Upcycling und Varianten
2er-Version mit versetzter Führung
Für zwei Räder Grundplatte auf 800 × 300 mm verlängern, Führungsnuten versetzt anordnen (z. B. 120 mm versetzt). So stehen Lenker nicht im Weg.
Steckbar und transportfreundlich
Seitenteile mit Schlitzen versehen und eine zweiteilige Grundplatte mit Gegenlaschen bauen. Verbindung mit Rändelschrauben M6: werkzeuglos montierbar, ideal für kleine Werkstätten.
Restholz clever nutzen
Leisten aus geraden Reststücken zuschneiden. Leimholzreste vorher auf Risse prüfen. Kanten ausrissgefährdeter Teile mit Klebeband sichern und langsam sägen.
Sicherheit, Schutz und sauberes Arbeiten
- Beim Sägen und Schleifen PSA nutzen: Schutzbrille, Gehörschutz, P2-Maske. Spannvorrichtungen/Zwingen verwenden – Hände weg von der Sägezone.
- Vorbohren verhindert Splittern und vermindert das Risiko, dass Holz reißt.
- Im Innenraum nur lösemittelarme Produkte einsetzen; gut lüften.
- Keine tragenden Verankerungen nötig – es handelt sich um ein freistehendes Möbelstück. Arbeiten an Elektro/Gas/Wasser-Anlagen sind nicht Teil dieses Projekts; dafür einen Fachbetrieb beauftragen.
Praxis-Tipps und interne Ressourcen
Ein mobiler Arbeitsplatz erleichtert den Bau. Eine solide Basis bietet die Mobile Werkbank mit Rollen. Für Ordnung beim Werkzeug helfen modulare Halter an der Wand – siehe French-Cleat-Werkzeugwand. Wer statt Bodenständer eine hängende Lösung sucht, findet hier eine Alternative: Fahrrad-Wandhalter aus Holz.
So geht’s in Kürze
- Reifenbreite messen, Führungsabstand berechnen (Breite + 10–12 mm).
- Holz zuschneiden, Bohrungen anreißen, Kanten brechen.
- Seitenteile rechtwinklig auf die Grundplatte leimen und verschrauben.
- Führungsleisten ausrichten, fixieren, vorbohren, verschrauben.
- Querstrebe montieren, Oberflächen schleifen und ölen/lackieren.
- Rutschfeste Füße anbringen, Funktion mit dem Rad prüfen.
FAQ zum Holz-Fahrradständer
Welche Schrauben sind ideal?
Verwenden Sie 4 × 50 mm Senkkopf-Holzschrauben für 18–21 mm starke Platten und 4 × 30 mm für Leisten. Vorbohren (3 mm) und senken sorgt für saubere Köpfe.

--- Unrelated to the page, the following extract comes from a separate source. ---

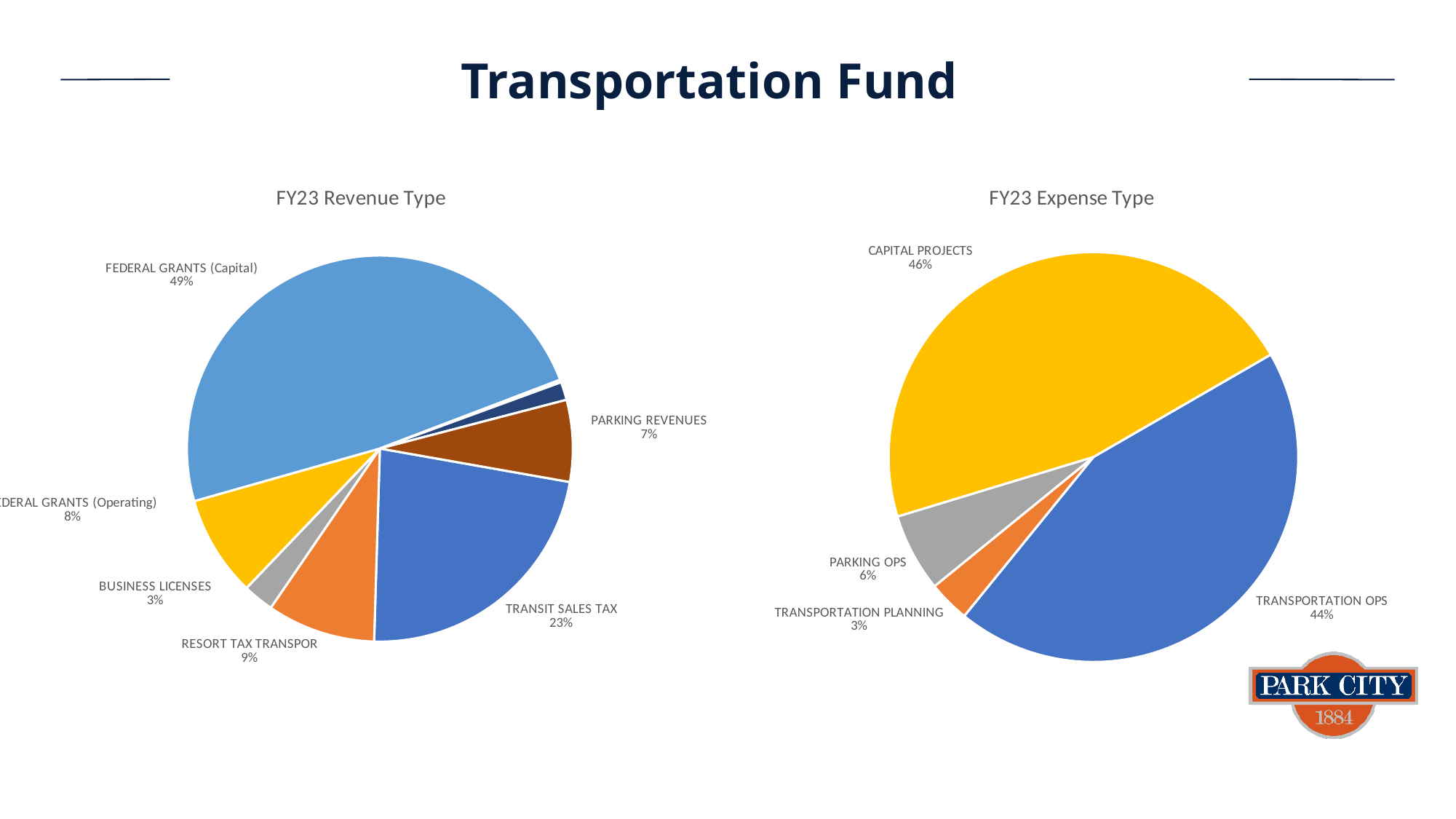
In the FY23 Revenue Type chart, what share does FEDERAL GRANTS (Capital) represent? 49% In the FY23 Revenue Type chart, which is larger, RESORT TAX TRANSPOR or FEDERAL GRANTS (Operating)? RESORT TAX TRANSPOR In the FY23 Revenue Type chart, what percentage is PARKING REVENUES? 7% In the FY23 Expense Type chart, how many slices does the pie have? 4 In the FY23 Revenue Type chart, which category has the largest share? FEDERAL GRANTS (Capital) In the FY23 Expense Type chart, which category has the smallest share? TRANSPORTATION PLANNING In the FY23 Revenue Type chart, what percentage is TRANSIT SALES TAX? 23% In the FY23 Expense Type chart, what share does CAPITAL PROJECTS represent? 46% What type of chart is used for FY23 Expense Type? Pie chart In the FY23 Expense Type chart, what is the difference in percentage points between CAPITAL PROJECTS and TRANSPORTATION OPS? 2 percentage points In the FY23 Revenue Type chart, what is the difference in percentage points between FEDERAL GRANTS (Capital) and TRANSIT SALES TAX? 26 percentage points In the FY23 Expense Type chart, what percentage is TRANSPORTATION OPS? 44%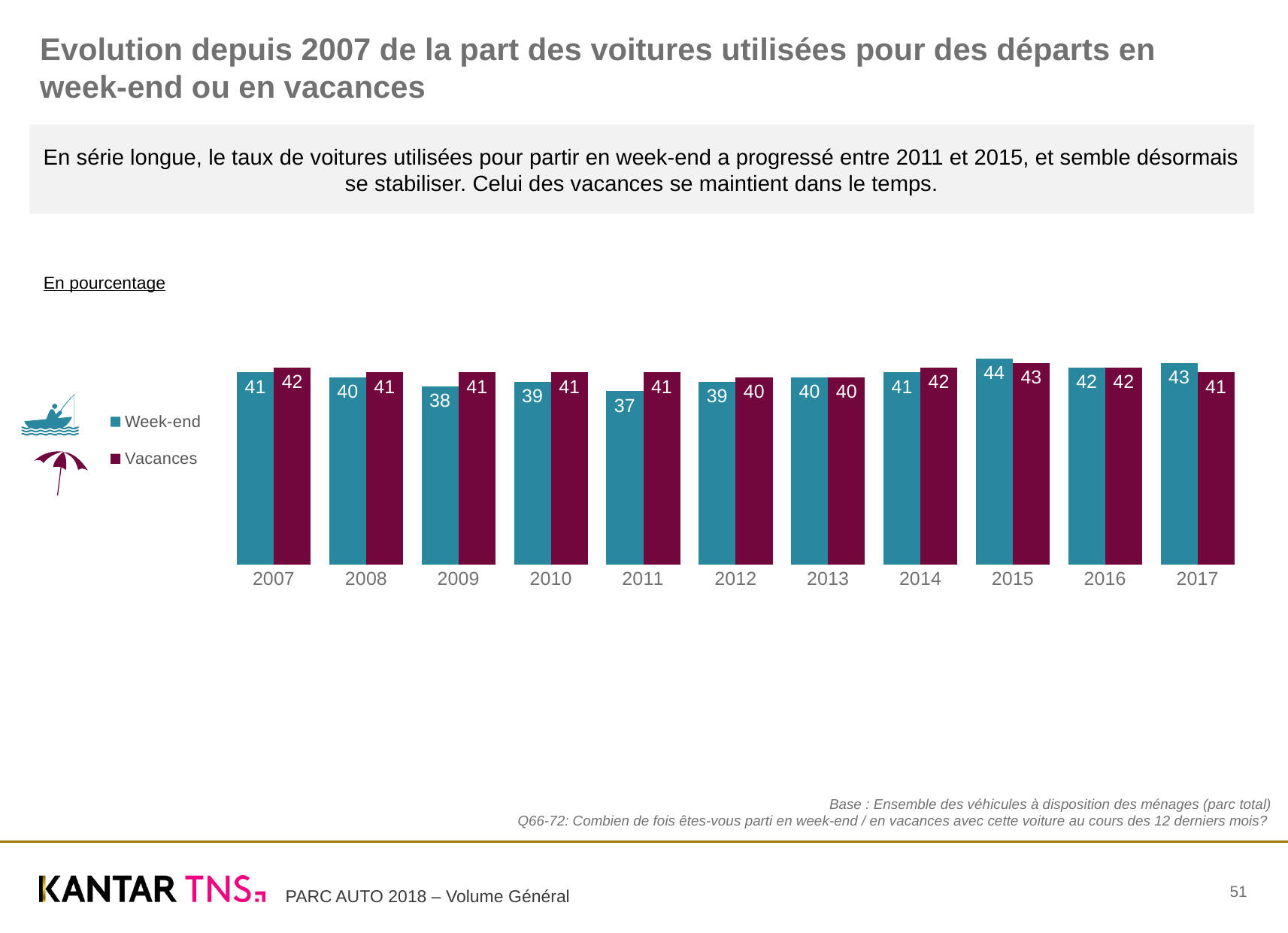
How many years are shown on the x axis? 11 In 2017, which series has the larger value, Week-end or Vacances? Week-end What is the Vacances value for 2015? 43 What is the Week-end value for 2017? 43 In which year is the Week-end value highest? 2015 Does the Week-end value rise or fall from 2011 to 2015? Rise What are the two legend entries of the chart? Week-end and Vacances How many series does the legend list? 2 What is the difference between the Week-end values for 2015 and 2011? 7 In which year is the Week-end value lowest? 2011 What kind of chart is shown on the slide? Bar chart What is the Week-end value for 2011? 37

Welche Leimklasse ist geeignet?
Für Innenräume mit zeitweiser Feuchte reicht Holzleim D3 (EN 204). In unbeheizten, feuchten Räumen besser zusätzlich lackieren, um das Holz zu schützen.
Wie schütze ich die Felgen?
Die Kontaktflächen der Leisten fein Schleifen und ggf. mit dünnem Kork- oder Filzstreifen bekleben. So gibt es keine Druckstellen.